19. Before we pen down on this issue, we have to deal with the proposal by the respondent that we should consider deducting the total amount of loan balances so as to avoid double compensation to the deceased’s estate. It is the respondent’s case that the loans were taken for the benefit of the dependants and they had already benefited from them. In our view, this argument sounds reasonable. Whatever the purpose of the loans, the same either benefitted the deceased or his dependants during his lifetime. The payslip also reflects an overpayment recovery meaning that the deceased had already used the money that was being recovered. We do not know where the respondent got the figure of kshs 501,525. 50 as the outstanding loan. Our own calculation, using the deceased’s payslip of December, 2011 which was produced as an exhibit at the trial, shows that the outstanding loans and overpaid salary was kshs 418,295. 50. This is the amount that will be deducted from the award for loss of dependency that will be made to the estate of the deceased.” Underlining mine for emphasis.

27. This court finds that the trial court fell into error when it applied the multiplicand of 30,504. 50 as opposed to Ksh. 63,321. It is accepted that the deceased would not be expected to service the loans advanced to him for the rest of his working life. In the words of Maigwa (Suing as Legal Representative of the Estate of Ezekiel Katupa) v British Council (Supra), loan repayments are always deducted for a limited time and should not be construed as permanent deductions that will exist for the working life of the deceased.

28. The award for loss of dependency will thus be Ksh. 63,321 ×7 ×12 × 2/3 = Ksh. 3,545,976.

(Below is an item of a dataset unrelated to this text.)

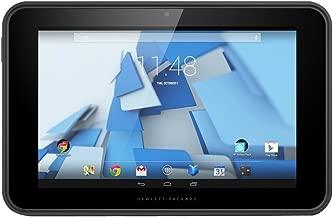 HP Pro Slate L4A02UT#ABA 10.1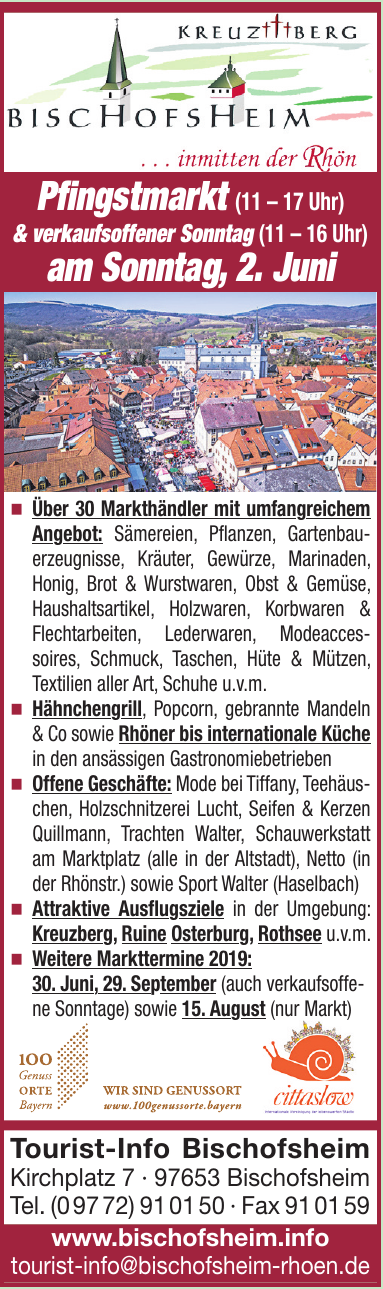 Tourist-Info Bischofsheim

29. It is apparent from the pay slip that the deceased was servicing 2 loans from Platinum Credit Ltd for Ksh. 74,360 and a Sacco Loan of Ksh. 986,6110 totaling to Ksh. 1,060,470. That sum will be deducted from Ksh. 3,545,976 to bring the award for loss of dependency to Ksh. 2,485,506.

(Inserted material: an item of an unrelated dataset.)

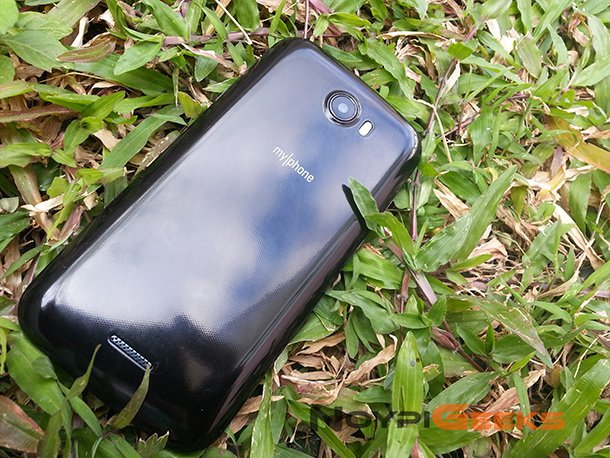 MyPhone Aqua Hail Specs, Price, Features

Consideration of the Appellant’s Submissions 30. The trial court is faulted for failing to consider the Appellants’ submissions. That fault is manifestly unfounded as the trial court duly considered the Appellants’ submissions when it rendered thus; “The deceased was 53 years old and was approaching his retirement age. The plaintiff have relied on the authority of Philip Kiplimo Tuwei Vs Elikana Kipserem (2016) e.K.L.R where the High Court awarded Ksh. 100,000 for a deceased who was similarly aged 51 years old. The court therefore being bound by superior court decisions awards 100,000 under this head.”

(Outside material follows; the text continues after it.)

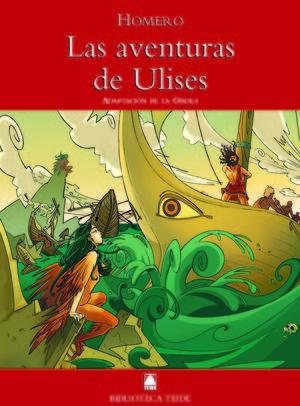 BIBLIOTECA TEIDE 003 - LAS AVENTURAS DE ULISES -HOMERO-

Orders 31. Accordingly, for the reasons set out above, the appeal is meritorious and it is hereby allowed in the following terms:1. The award of Ksh. 1,708,224 for loss of dependency is set aside and substituted with an award of Ksh. 2,485,506. 2.The rest of the awards by the trial court remain unchanged.3. Being the successful parties, the Appellants shall have costs of the appeal.

Order accordingly.

DATED AND DELIVERED ON THIS 20TH DAY OF JUNE 2024. EDWARD M. MURIITHIJUDGEAppearances:Mr. Muriuki for Mr. Opondo for the Appellant.Mr. Sala for Mr. Kahara for the Respondent.